29 Eylül 2009 Salı

şehir

ya da kasaba...

neredeyse yarım daire biçimindeki bir koyun etrafına kurulmuş küçük bir yer burası. ve gökyüzünden seyretme şansı olanlara ise evlerin dizilişi en çok bir hilali anımsatırdı.

sırtını denizi seyre durmuş tepelere yaslamış, eskisi kadar ışıltılı olmayan şimdiki halini unutmaya çabalıyor.

bir ırmak o tepelerin arasında bulduğu bir boşluktan denize yürür. şehir en çok bu yüzden burada belki de. şehirlerin ortasından bir nehir akmaz, eskiler şehirleri nehrin kenarına kurarmış çünkü.

ırmağın kenarında bir yol var ona eşlik eden. dağların ardını denize getiren. ya da denizi "dünyanın sonunu karşı dağların bittiği yer sanırdım"* diyen çocuklara götüren.

yüzünüzü denize döndüğünüzde koyun sağ yanında bir balıkçı sığınağı vardır. gidip de dönmemek isteyenlerin her defasında gidemeyip döndüğü limanlar gibidir. arkanızda yüzyıllık seslerin yankılandığı çarşıda insanlar biteviye gelip gider. bütün mavi gözlü şehirler gibi sokaklar denize dik iner. sol tarafta kalan tepede önceden nato üssü olan, bugünlerde ise bir kaç askerin eski bir anıyı korumaya çalıştığı askeri bölge denizi seyreder durur.
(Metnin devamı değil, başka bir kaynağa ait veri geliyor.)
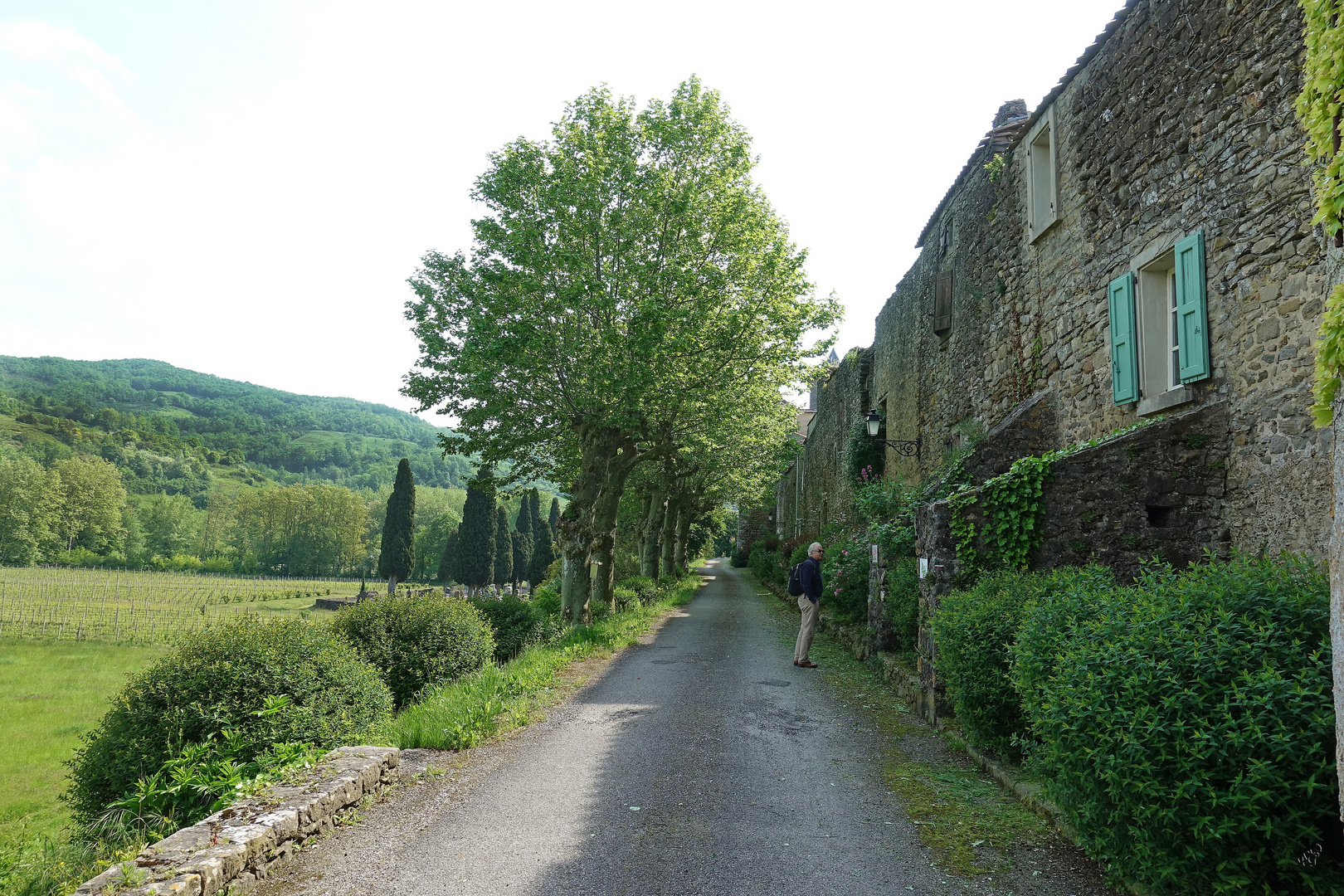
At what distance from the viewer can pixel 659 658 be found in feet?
40.1

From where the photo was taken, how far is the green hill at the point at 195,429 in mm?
122750

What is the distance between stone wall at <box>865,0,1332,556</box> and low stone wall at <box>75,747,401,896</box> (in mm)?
7782

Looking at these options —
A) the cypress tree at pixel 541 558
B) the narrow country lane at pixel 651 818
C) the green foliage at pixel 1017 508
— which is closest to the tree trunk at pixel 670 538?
the cypress tree at pixel 541 558

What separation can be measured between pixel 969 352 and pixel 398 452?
157477mm

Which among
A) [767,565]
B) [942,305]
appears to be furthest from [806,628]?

deniz feneri ise hilalin sol ucundadır. burası aynı zamanda nato üssünün alt tarafından geçerek başka şehirlere giden sahil yolunun denizden en çok uzaklaştığı yerdir. dikenlerle kaplı, neredeyse taşlık dümdüz bir toprak parçası denizin içine doğru uzanır. bu toprağın denizdeki uzantısı kayalık olarak devam ettiği için de sığ sulardan ve görünür görünmez kayalıklarla tehlikeye dönüşen bu yerden gemiler uzak dursun diye orada yüzyıllar boyu her akşam devasa ateşler yakılmış.

nihayetinde oraya bir deniz feneri kurulmasına karar verilmiş.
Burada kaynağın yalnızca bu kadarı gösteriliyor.